**About this exercise**: When you reproduce the listing, keep every word as it is and drop the pictures.
Start of Records for the exercise
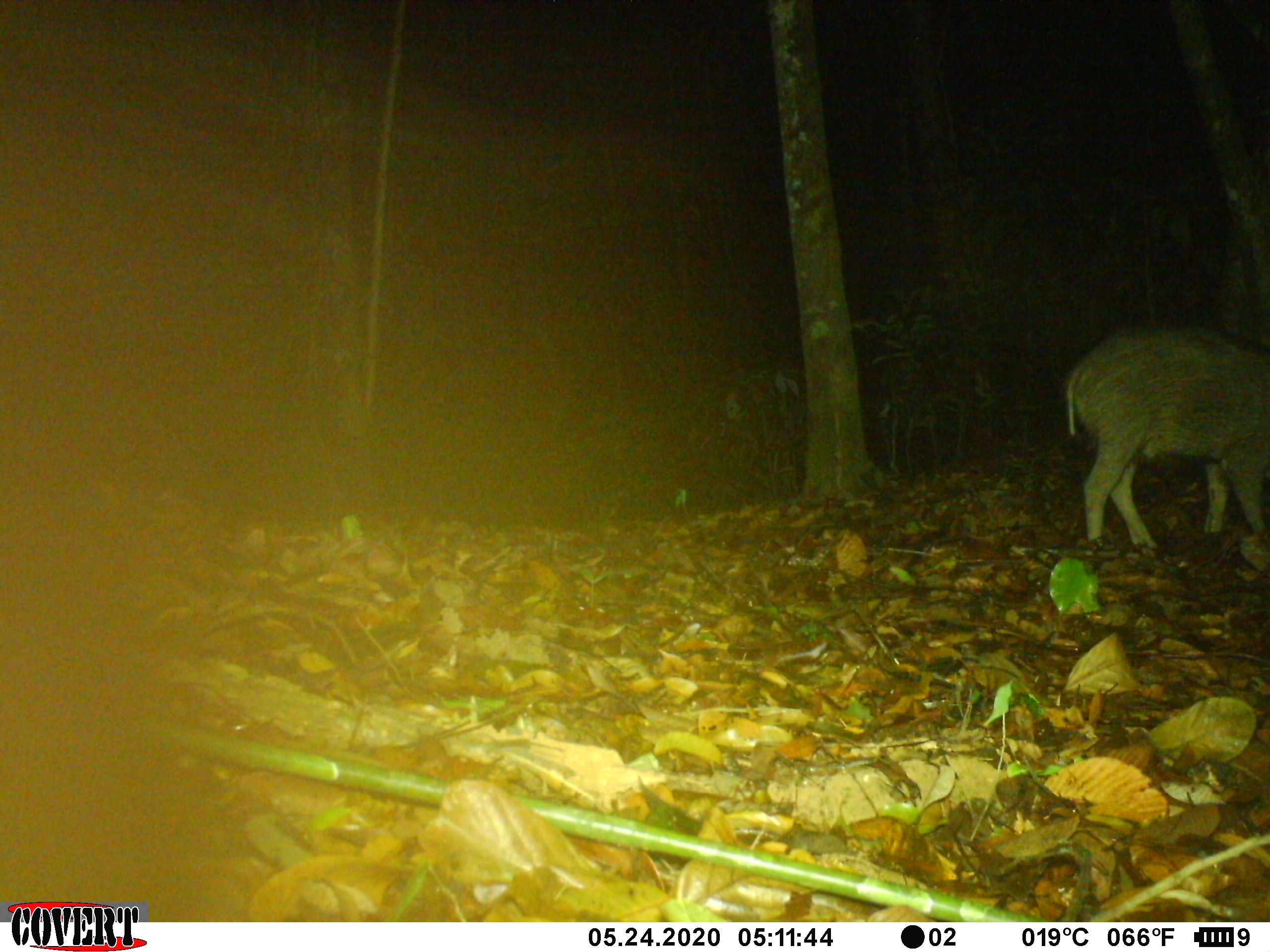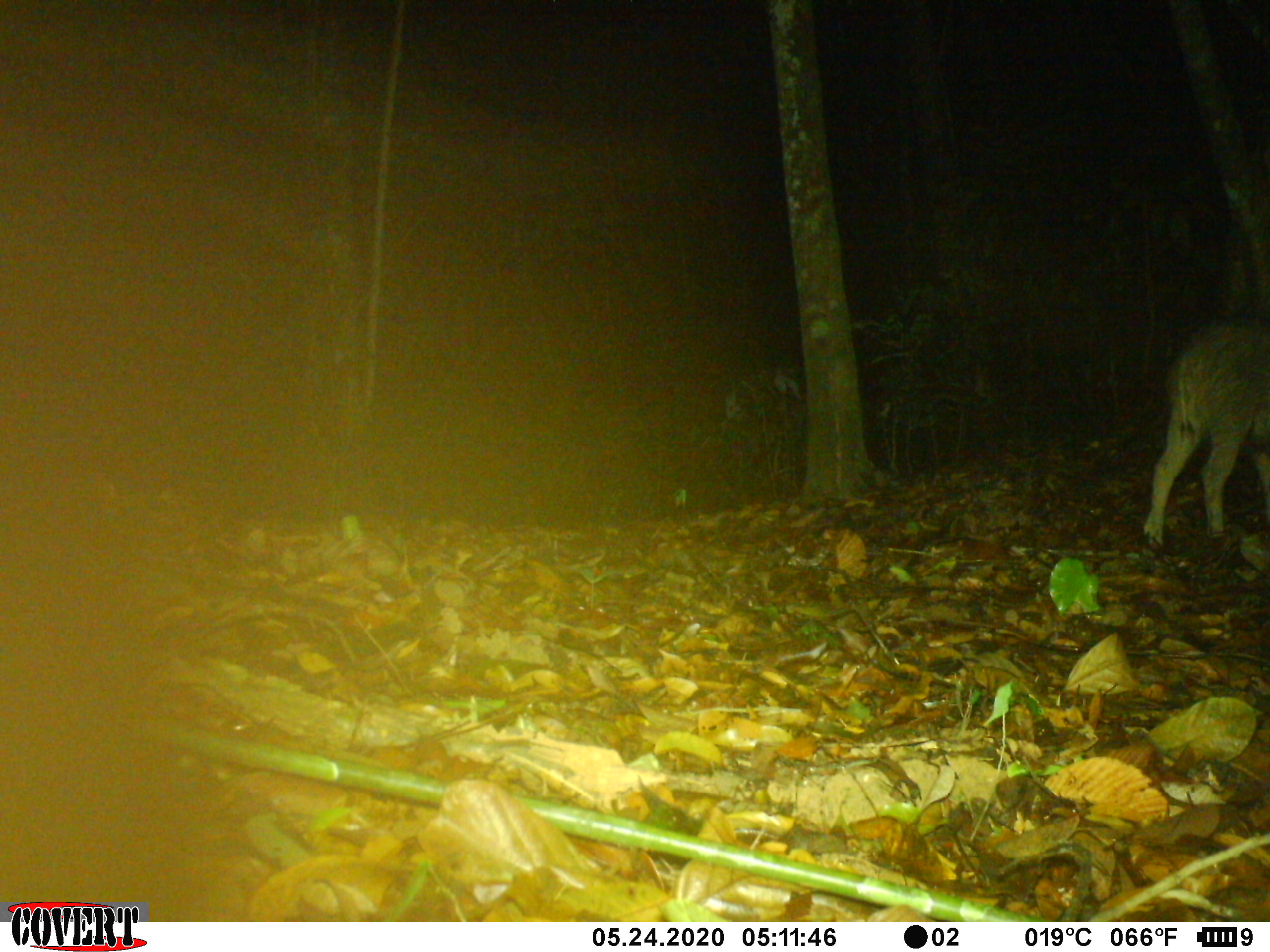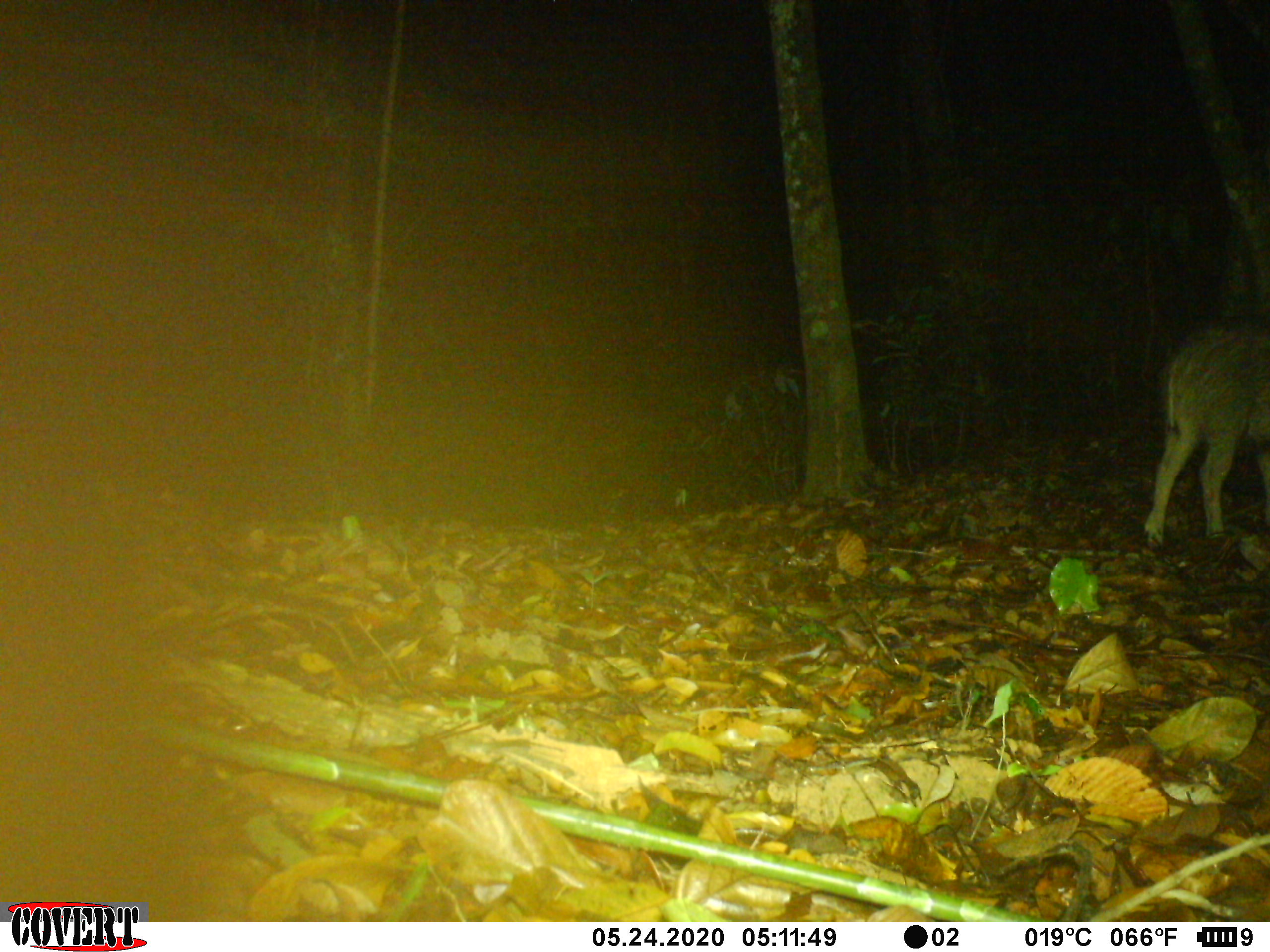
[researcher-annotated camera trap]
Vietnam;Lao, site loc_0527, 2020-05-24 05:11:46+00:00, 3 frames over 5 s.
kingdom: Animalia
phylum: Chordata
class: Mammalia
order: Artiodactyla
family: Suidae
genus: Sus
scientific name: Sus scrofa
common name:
End of Records for the exercise
**Solution for this exercise**:
[researcher-annotated camera trap]
Vietnam;Lao, site loc_0527, 2020-05-24 05:11:46+00:00, 3 frames over 5 s.
kingdom: Animalia
phylum: Chordata
class: Mammalia
order: Artiodactyla
family: Suidae
genus: Sus
scientific name: Sus scrofa
common name:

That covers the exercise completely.